◆ SOURCE DOCUMENT:

┌────────

Lake Silvaplana (German: Silvaplanersee; Romansh: Lej da Silvaplauna) is a lake in the Upper-Engadine valley of Grisons, Switzerland. It takes its name from the village of Silvaplana. The lake is also connected to the nearby Lej da Champfèr. Together with its larger neighbour, Lake Sils, it is among the largest lakes of the Grisons. Lake Silvaplana is overlooked by several mountains over 3,000 metres, notably Piz Corvatsch, Piz Julier and Piz Surlej. The lake's drainage basin culminates at Piz Corvatsch (3,451 m) and comprises several glaciers, the largest being the Vadret dal Tremoggia.

A campsite is located on the Northern end of the lake. The lake is also used heavily for sports, such as kitesurfing and windsurfing in the summertime. In the winter, once the lake freezes, it is used for cross country skiing, walking trails, and kitesurfing on snow, with the famous Engadin Skimarathon crossing the lake annually. The rare occasion of black ice also brings ice skaters to the lake.

└────────

◆ RECORDED DATA:
┌────────

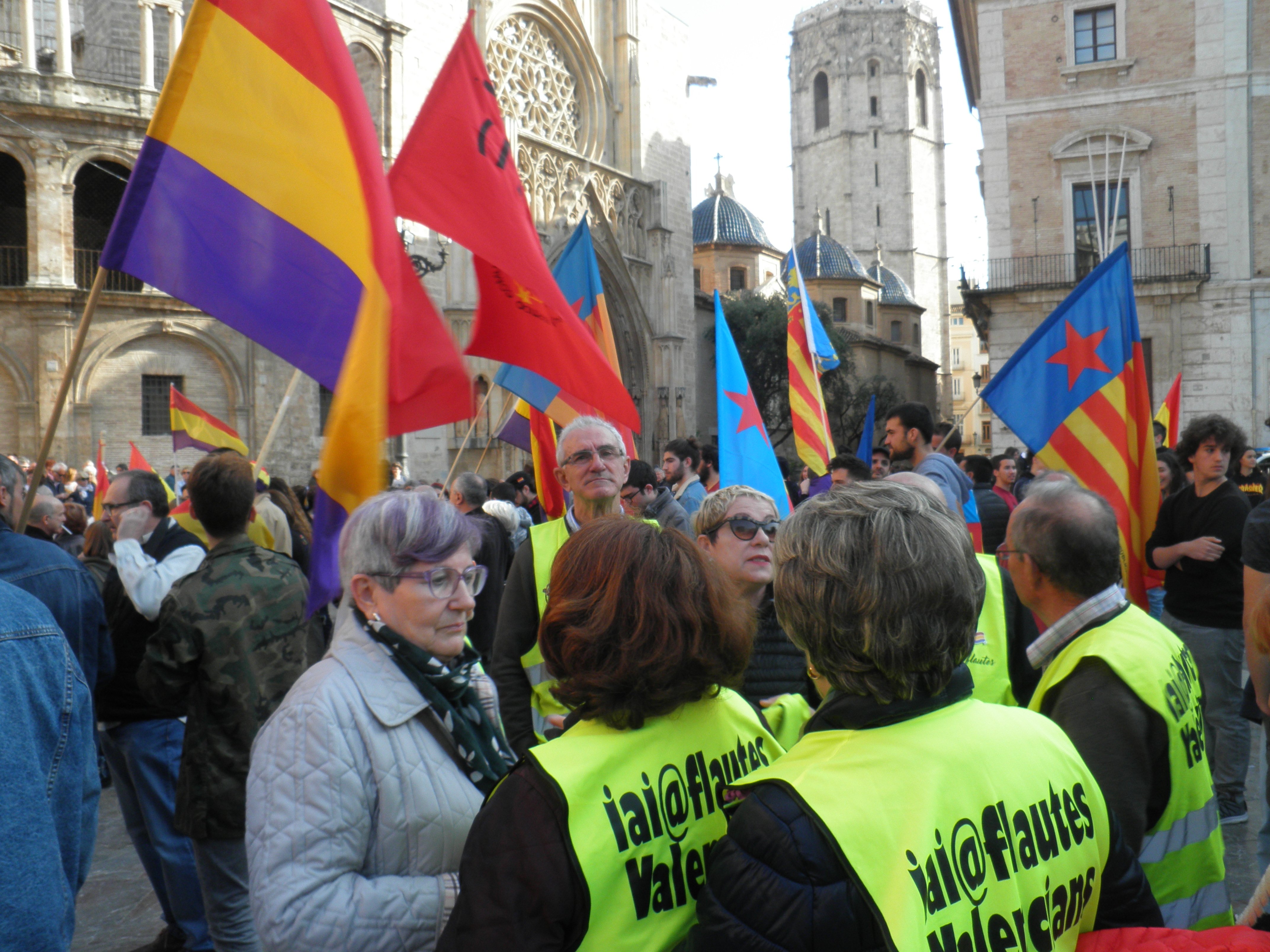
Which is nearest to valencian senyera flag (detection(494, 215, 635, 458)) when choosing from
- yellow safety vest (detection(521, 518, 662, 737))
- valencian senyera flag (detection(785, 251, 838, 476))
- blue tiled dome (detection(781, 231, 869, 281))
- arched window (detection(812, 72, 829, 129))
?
valencian senyera flag (detection(785, 251, 838, 476))

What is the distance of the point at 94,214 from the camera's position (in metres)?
21.1

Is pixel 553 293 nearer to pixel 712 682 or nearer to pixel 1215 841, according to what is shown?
pixel 712 682

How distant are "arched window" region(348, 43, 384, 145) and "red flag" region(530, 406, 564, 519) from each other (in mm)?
17514

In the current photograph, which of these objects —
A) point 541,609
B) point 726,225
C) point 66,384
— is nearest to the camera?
point 66,384

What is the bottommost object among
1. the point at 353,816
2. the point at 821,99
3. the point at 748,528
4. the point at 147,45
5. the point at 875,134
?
the point at 353,816

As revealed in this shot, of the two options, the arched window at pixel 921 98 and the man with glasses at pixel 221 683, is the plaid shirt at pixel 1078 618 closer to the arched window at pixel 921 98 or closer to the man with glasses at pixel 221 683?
the man with glasses at pixel 221 683

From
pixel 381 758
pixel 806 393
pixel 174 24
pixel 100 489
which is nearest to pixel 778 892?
pixel 381 758

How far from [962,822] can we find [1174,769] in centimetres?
114

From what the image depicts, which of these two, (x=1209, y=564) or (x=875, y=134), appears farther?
(x=875, y=134)

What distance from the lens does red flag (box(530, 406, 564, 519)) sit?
6570 millimetres

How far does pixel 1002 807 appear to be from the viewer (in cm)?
156

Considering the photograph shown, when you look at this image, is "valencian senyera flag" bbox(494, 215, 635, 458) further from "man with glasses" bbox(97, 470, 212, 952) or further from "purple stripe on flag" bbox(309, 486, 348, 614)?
"purple stripe on flag" bbox(309, 486, 348, 614)

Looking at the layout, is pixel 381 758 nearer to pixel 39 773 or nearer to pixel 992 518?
pixel 39 773

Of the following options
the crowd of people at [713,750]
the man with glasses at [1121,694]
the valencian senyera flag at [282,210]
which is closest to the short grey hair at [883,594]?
the crowd of people at [713,750]
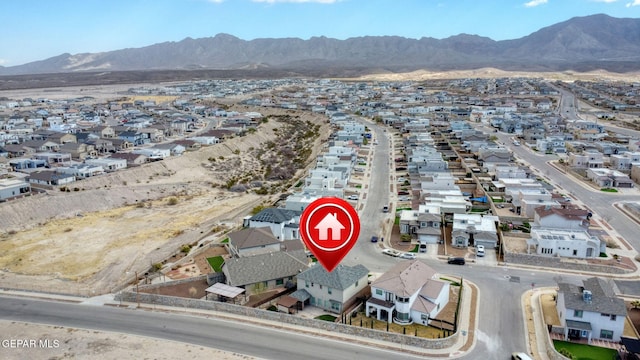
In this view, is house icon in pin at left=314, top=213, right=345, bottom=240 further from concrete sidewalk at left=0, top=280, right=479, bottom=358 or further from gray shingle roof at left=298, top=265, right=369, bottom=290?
gray shingle roof at left=298, top=265, right=369, bottom=290

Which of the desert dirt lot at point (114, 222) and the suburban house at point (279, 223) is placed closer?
the desert dirt lot at point (114, 222)

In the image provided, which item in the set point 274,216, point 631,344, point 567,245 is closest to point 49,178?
point 274,216

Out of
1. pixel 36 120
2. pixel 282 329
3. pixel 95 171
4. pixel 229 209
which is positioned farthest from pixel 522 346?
pixel 36 120

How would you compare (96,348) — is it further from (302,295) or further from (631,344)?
(631,344)


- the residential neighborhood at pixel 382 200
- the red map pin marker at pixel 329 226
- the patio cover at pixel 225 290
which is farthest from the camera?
the patio cover at pixel 225 290

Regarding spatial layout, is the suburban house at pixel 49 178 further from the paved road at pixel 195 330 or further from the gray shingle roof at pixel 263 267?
the gray shingle roof at pixel 263 267

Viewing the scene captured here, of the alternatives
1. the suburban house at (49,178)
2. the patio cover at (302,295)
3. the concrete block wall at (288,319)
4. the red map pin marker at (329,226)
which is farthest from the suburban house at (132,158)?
the red map pin marker at (329,226)
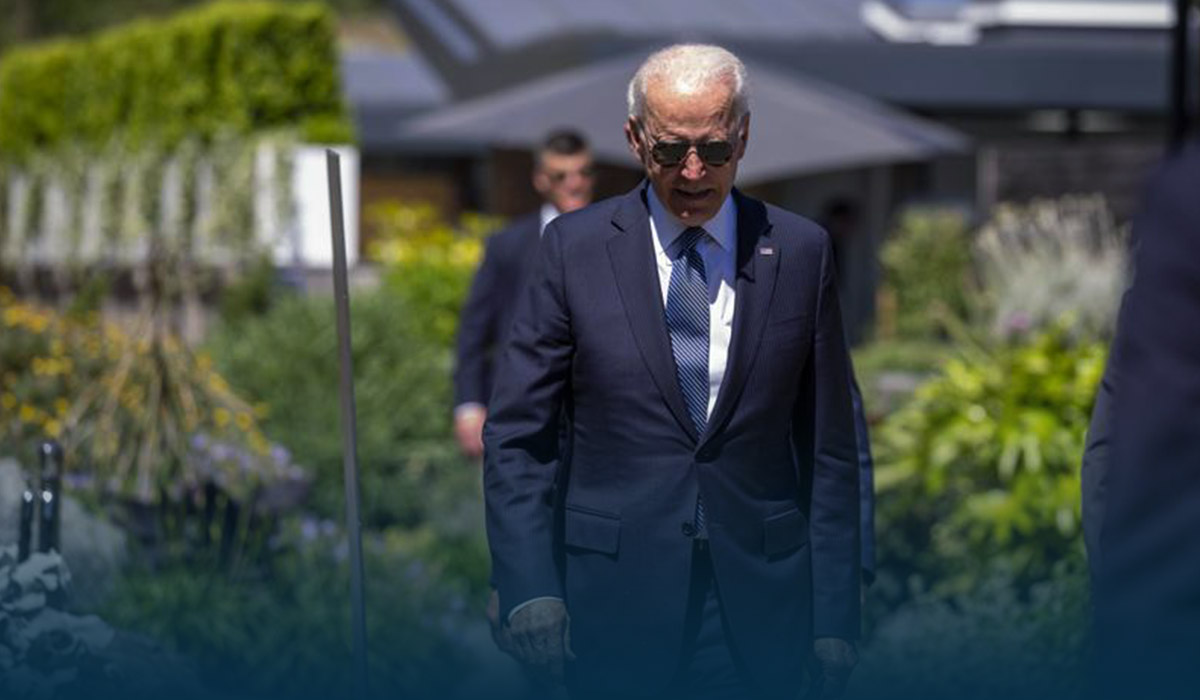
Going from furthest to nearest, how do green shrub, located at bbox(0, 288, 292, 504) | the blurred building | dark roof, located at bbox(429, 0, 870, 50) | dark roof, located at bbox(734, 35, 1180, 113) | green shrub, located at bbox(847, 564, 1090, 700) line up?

└────────

◆ AIM: From the Lake Silvaplana text above, return word for word the passage from "A campsite is" up to and including "to the lake.".

◆ SOLVED PROBLEM:
A campsite is located on the Northern end of the lake. The lake is also used heavily for sports, such as kitesurfing and windsurfing in the summertime. In the winter, once the lake freezes, it is used for cross country skiing, walking trails, and kitesurfing on snow, with the famous Engadin Skimarathon crossing the lake annually. The rare occasion of black ice also brings ice skaters to the lake.